━━ Data in this exercise ━━

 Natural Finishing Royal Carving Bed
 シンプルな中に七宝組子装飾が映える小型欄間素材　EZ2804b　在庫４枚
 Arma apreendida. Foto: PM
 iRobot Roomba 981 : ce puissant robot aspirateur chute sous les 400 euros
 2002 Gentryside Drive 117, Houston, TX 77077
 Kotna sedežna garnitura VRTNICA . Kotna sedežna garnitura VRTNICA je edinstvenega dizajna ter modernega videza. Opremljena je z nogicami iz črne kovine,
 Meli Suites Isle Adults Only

━━━
━━ Data in this exercise ━━

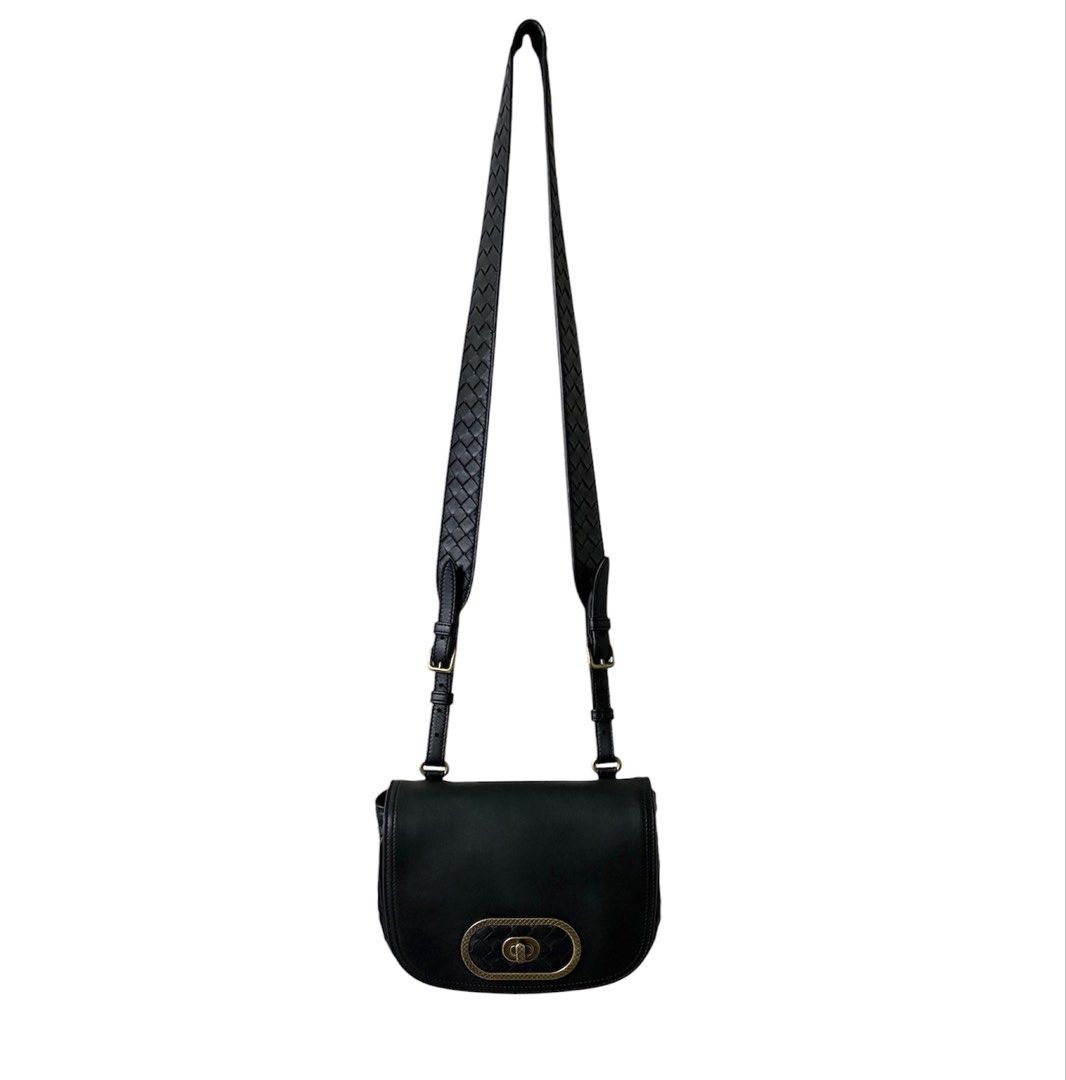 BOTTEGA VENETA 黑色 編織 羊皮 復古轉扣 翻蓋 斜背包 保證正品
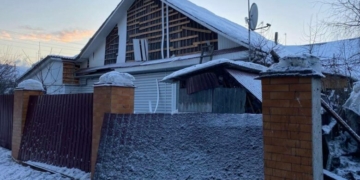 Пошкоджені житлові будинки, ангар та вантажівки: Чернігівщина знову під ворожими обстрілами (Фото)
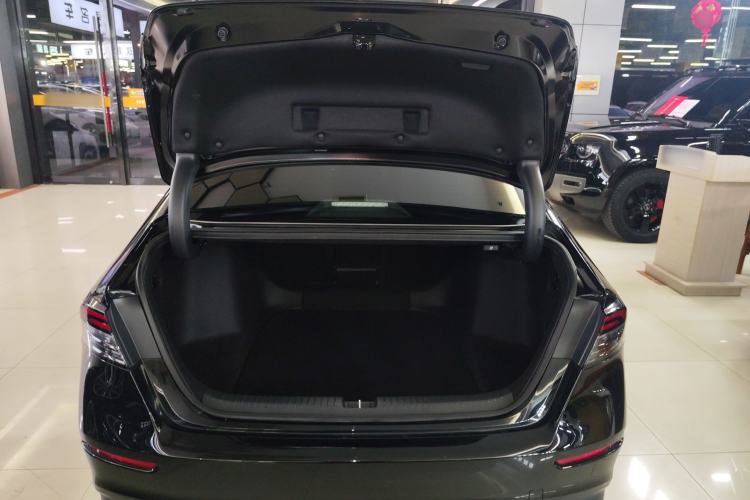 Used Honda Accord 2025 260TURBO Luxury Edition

━━━

» **Instruction**: Copy everything from the line containing "Natural Finishing Royal Carving Bed" down to the line containing "Meli Suites Isle Adults Only", with both of those lines included, reproducing each one precisely.

» **Result below**:
 Natural Finishing Royal Carving Bed
 シンプルな中に七宝組子装飾が映える小型欄間素材　EZ2804b　在庫４枚
 Arma apreendida. Foto: PM
 iRobot Roomba 981 : ce puissant robot aspirateur chute sous les 400 euros
 2002 Gentryside Drive 117, Houston, TX 77077
 Kotna sedežna garnitura VRTNICA . Kotna sedežna garnitura VRTNICA je edinstvenega dizajna ter modernega videza. Opremljena je z nogicami iz črne kovine,
 Meli Suites Isle Adults Only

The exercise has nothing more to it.